What this task involves: The answer is every line in the data below that contains the word "site".
[Opening Dataset extract section]
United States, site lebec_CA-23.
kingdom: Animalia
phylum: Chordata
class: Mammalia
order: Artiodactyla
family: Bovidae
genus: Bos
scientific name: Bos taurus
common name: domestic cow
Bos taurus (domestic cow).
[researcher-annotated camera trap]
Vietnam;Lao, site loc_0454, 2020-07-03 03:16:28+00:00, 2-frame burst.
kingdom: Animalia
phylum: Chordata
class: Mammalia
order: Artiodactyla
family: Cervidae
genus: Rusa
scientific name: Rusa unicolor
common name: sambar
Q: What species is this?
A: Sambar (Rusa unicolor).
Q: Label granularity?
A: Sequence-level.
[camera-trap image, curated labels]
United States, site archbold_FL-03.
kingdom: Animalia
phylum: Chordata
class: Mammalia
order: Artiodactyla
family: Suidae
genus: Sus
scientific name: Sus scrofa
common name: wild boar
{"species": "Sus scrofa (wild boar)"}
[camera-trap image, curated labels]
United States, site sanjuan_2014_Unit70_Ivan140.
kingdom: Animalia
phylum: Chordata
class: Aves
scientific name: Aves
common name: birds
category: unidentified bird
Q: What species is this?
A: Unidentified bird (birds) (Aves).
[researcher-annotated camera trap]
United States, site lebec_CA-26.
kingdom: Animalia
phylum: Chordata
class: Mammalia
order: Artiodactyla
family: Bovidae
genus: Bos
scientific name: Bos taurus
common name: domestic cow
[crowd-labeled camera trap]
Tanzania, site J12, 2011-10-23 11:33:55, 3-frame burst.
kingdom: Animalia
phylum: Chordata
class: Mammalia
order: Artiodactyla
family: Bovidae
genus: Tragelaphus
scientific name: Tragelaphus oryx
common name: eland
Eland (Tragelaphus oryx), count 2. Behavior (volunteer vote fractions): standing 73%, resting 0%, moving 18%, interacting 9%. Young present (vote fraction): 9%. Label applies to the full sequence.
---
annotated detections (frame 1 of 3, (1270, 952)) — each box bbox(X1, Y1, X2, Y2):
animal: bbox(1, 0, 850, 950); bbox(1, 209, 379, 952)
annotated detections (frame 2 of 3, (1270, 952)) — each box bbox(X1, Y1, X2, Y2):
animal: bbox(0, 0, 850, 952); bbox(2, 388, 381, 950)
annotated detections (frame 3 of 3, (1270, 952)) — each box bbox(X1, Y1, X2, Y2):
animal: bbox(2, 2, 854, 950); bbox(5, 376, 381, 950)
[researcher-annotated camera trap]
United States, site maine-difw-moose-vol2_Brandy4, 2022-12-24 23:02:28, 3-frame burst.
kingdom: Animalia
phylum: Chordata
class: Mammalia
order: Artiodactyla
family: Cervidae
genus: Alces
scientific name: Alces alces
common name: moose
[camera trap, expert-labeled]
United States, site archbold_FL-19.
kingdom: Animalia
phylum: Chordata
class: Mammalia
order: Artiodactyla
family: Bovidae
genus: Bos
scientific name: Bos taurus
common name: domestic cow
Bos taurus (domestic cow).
[Closing Dataset extract section]
Output of the exercise:
United States, site lebec_CA-23.
Vietnam;Lao, site loc_0454, 2020-07-03 03:16:28+00:00, 2-frame burst.
United States, site archbold_FL-03.
United States, site sanjuan_2014_Unit70_Ivan140.
United States, site lebec_CA-26.
Tanzania, site J12, 2011-10-23 11:33:55, 3-frame burst.
United States, site maine-difw-moose-vol2_Brandy4, 2022-12-24 23:02:28, 3-frame burst.
United States, site archbold_FL-19.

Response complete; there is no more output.